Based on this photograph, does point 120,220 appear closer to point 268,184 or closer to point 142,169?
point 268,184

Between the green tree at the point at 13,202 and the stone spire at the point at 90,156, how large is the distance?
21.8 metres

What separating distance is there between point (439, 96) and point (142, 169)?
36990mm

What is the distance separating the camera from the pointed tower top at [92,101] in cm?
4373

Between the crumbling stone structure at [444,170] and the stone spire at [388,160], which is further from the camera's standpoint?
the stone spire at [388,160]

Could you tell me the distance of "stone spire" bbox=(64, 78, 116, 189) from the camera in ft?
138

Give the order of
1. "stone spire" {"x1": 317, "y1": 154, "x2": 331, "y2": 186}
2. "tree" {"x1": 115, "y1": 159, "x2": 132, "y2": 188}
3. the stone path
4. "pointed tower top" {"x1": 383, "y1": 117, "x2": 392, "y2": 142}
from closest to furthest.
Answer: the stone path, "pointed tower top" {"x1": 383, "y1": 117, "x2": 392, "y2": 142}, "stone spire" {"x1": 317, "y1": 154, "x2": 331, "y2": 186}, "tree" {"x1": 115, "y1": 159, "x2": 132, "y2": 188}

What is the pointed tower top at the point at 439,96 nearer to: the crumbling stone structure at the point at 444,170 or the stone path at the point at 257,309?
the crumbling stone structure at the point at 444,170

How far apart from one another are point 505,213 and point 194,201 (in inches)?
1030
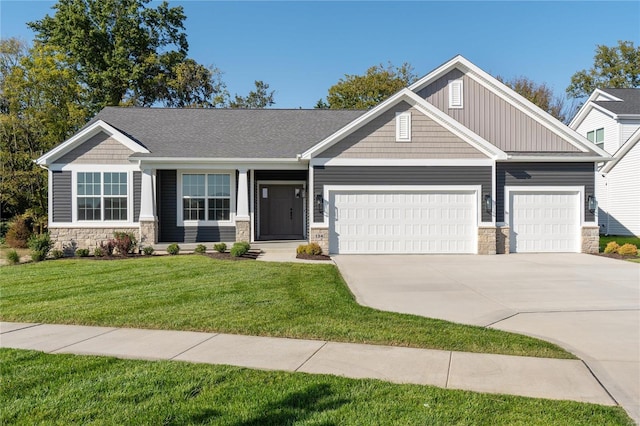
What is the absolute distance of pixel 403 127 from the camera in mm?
14984

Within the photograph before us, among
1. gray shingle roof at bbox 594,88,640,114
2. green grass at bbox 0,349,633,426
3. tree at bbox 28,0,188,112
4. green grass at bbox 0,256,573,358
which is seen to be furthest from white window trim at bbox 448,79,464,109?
tree at bbox 28,0,188,112

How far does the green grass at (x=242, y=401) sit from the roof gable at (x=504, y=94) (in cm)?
1378

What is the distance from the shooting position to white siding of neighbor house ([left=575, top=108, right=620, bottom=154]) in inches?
974

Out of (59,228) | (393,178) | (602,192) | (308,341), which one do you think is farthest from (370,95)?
(308,341)

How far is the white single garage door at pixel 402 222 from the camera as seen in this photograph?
15.2 m

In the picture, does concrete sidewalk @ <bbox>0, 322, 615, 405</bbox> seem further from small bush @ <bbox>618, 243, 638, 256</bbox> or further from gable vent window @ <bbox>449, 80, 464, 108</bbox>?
gable vent window @ <bbox>449, 80, 464, 108</bbox>

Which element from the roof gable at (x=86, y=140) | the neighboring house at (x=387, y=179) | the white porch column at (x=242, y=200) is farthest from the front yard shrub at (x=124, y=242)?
the white porch column at (x=242, y=200)

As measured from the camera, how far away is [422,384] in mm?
4094

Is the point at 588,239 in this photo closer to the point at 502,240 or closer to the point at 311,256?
the point at 502,240

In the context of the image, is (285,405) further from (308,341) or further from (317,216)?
(317,216)

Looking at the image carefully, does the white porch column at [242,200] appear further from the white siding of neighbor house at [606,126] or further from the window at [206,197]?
the white siding of neighbor house at [606,126]

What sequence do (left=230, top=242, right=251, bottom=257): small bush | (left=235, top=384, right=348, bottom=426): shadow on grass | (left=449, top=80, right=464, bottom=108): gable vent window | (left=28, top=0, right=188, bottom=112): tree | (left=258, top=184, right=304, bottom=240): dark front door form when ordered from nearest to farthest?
(left=235, top=384, right=348, bottom=426): shadow on grass
(left=230, top=242, right=251, bottom=257): small bush
(left=449, top=80, right=464, bottom=108): gable vent window
(left=258, top=184, right=304, bottom=240): dark front door
(left=28, top=0, right=188, bottom=112): tree

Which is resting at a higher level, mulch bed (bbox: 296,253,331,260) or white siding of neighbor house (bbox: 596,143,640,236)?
white siding of neighbor house (bbox: 596,143,640,236)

-=-=-=-=-

_YOUR INSTRUCTIONS_
Reproduce the records word for word, from the first line through the line containing "Answer: the stone", including both.

_SOLUTION TO THIS TASK_
Based on this photograph, does point 120,220 appear closer to point 268,184 or closer to point 142,169?
point 268,184

Between the green tree at the point at 13,202 and the stone spire at the point at 90,156, how large is the distance?
21.8 metres

What separating distance is there between point (439, 96) and point (142, 169)?
36990mm

What is the distance separating the camera from the pointed tower top at [92,101] in cm?
4373

Between the crumbling stone structure at [444,170] and the stone spire at [388,160], which is further from the camera's standpoint?
the stone spire at [388,160]

Could you tell me the distance of "stone spire" bbox=(64, 78, 116, 189) from the camera in ft?
138

Give the order of
1. "stone spire" {"x1": 317, "y1": 154, "x2": 331, "y2": 186}
2. "tree" {"x1": 115, "y1": 159, "x2": 132, "y2": 188}
3. the stone path
4. "pointed tower top" {"x1": 383, "y1": 117, "x2": 392, "y2": 142}
from closest to furthest.
Answer: the stone path, "pointed tower top" {"x1": 383, "y1": 117, "x2": 392, "y2": 142}, "stone spire" {"x1": 317, "y1": 154, "x2": 331, "y2": 186}, "tree" {"x1": 115, "y1": 159, "x2": 132, "y2": 188}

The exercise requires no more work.